PulseVLA-LIBERO (0.5B) — from-scratch action expert

A Vision-Language-Action policy for the LIBERO robot-manipulation benchmark. It uses a SmolVLA-style architecture: a frozen, pretrained SmolVLM2-500M-Instruct backbone + a flow-matching action expert trained from scratch on the full LIBERO training set. The released checkpoint is self-contained (backbone + expert in one file, 557.6M params) and runs with minimal, pure-PyTorch code — no transformers dependency.

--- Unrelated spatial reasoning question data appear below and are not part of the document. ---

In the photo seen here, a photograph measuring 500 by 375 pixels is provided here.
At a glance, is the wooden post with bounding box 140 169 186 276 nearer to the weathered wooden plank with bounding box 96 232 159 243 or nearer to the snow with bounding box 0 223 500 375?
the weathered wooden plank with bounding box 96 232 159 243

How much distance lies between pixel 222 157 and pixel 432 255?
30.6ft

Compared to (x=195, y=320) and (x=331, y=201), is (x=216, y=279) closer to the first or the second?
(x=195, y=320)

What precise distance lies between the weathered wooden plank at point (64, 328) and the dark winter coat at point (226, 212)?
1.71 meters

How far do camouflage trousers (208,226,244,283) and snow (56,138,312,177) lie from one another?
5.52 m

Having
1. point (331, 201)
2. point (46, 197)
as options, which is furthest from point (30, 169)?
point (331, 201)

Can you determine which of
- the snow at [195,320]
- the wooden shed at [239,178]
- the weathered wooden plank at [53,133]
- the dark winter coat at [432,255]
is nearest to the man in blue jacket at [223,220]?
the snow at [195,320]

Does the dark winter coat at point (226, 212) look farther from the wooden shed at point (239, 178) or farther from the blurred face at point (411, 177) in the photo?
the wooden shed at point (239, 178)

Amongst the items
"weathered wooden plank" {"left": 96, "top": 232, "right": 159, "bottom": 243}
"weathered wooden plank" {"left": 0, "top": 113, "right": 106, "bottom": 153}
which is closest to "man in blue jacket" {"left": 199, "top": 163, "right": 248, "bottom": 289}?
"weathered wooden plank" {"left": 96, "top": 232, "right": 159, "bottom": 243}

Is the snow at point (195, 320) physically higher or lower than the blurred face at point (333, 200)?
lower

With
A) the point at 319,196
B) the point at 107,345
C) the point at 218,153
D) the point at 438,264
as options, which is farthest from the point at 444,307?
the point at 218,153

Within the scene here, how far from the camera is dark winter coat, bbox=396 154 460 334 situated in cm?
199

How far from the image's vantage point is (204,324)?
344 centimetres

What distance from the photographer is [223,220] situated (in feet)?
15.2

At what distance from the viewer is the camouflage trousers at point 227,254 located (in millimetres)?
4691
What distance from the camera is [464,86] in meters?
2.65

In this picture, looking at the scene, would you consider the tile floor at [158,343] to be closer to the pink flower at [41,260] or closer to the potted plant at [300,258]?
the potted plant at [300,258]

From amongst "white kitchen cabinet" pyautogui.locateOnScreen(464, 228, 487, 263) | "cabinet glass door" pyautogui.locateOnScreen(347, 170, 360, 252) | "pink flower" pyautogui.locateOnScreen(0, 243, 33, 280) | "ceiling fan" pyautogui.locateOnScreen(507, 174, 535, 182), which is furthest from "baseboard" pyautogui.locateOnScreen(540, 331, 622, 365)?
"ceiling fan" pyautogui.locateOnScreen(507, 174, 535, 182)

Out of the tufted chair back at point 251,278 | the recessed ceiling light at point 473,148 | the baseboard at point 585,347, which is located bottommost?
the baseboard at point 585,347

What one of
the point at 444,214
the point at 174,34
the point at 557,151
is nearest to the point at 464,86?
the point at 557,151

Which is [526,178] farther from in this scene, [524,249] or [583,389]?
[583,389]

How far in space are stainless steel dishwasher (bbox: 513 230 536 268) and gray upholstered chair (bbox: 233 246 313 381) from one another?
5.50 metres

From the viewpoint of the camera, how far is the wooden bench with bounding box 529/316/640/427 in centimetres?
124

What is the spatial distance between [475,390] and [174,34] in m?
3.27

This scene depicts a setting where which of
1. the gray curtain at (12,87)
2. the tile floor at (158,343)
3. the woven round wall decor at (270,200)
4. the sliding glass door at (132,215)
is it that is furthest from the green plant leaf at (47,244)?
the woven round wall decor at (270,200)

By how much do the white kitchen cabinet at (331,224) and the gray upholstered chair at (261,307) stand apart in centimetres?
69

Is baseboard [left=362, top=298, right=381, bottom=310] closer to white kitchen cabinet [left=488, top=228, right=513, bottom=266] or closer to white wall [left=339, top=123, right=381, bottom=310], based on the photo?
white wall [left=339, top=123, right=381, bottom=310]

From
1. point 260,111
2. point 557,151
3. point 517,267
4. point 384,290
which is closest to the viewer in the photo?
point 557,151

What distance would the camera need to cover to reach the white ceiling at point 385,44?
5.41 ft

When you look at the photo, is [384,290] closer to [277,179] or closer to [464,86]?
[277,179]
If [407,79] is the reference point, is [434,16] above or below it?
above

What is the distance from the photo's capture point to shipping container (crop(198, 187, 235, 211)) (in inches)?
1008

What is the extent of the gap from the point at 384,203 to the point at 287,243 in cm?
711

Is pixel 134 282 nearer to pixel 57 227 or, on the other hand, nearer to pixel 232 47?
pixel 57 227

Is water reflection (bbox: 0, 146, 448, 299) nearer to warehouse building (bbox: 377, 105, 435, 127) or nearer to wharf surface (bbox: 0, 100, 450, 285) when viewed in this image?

This repo ships only the weights + the minimal code to run and evaluate them. It does not contain the training pipeline.


Results

Success rate (pc_success, % of episodes solved), 10 tasks × 10 episodes per suite (400 rollouts), n_action_steps=10, --seed 1:

Suite pc_success
libero_object 97.0
libero_goal 88.0
libero_spatial 82.0
libero_10 (long-horizon) 60.0
Average 81.8

These numbers are reproducible with the bundled eval_libero.py --seed 1, to within run-to-run noise (see Caveat 1 — fixed seed is approximately, not bit-exactly, reproducible on GPU). Please read Caveats before comparing to any other paper or checkpoint — the eval protocol and settings matter a lot here.


Files in this repo

File What it is
model.safetensors the weights (557.6M; frozen SmolVLM2 backbone + trained expert/projections)
config.json architecture config (rebuilds the model exactly)
norm_stats.safetensors state/action normalization stats the model was trained with — load-bearing for replication
tokenizer.json the SmolVLM2-500M-Instruct tokenizer (bundled; Apache-2.0)
smolvla/ minimal, transformers-free inference + eval code (pure PyTorch)
predict_example.py minimal load + single forward pass (no simulator)
eval_libero.py standalone eval that reproduces the table above (needs the LIBERO sim)
requirements.txt pinned dependency versions

Quickstart — inference (minimal, no simulator)

pip install -r requirements.txt          # torch, numpy, safetensors, tokenizers
python predict_example.py
import torch
from safetensors.torch import load_file
from smolvla import SmolVLA, SmolVLAProcessor, Tokenizer, load_lerobot_norm_stats, load_smolvla_config
from smolvla.types import Obs

cfg   = load_smolvla_config("config.json")
model = SmolVLA(cfg).float().eval()
model.load_state_dict(load_file("model.safetensors"))
stats = load_lerobot_norm_stats("norm_stats.safetensors")
proc  = SmolVLAProcessor(cfg, Tokenizer("tokenizer.json", max_length=cfg.tokenizer_max_length), stats, device="cpu")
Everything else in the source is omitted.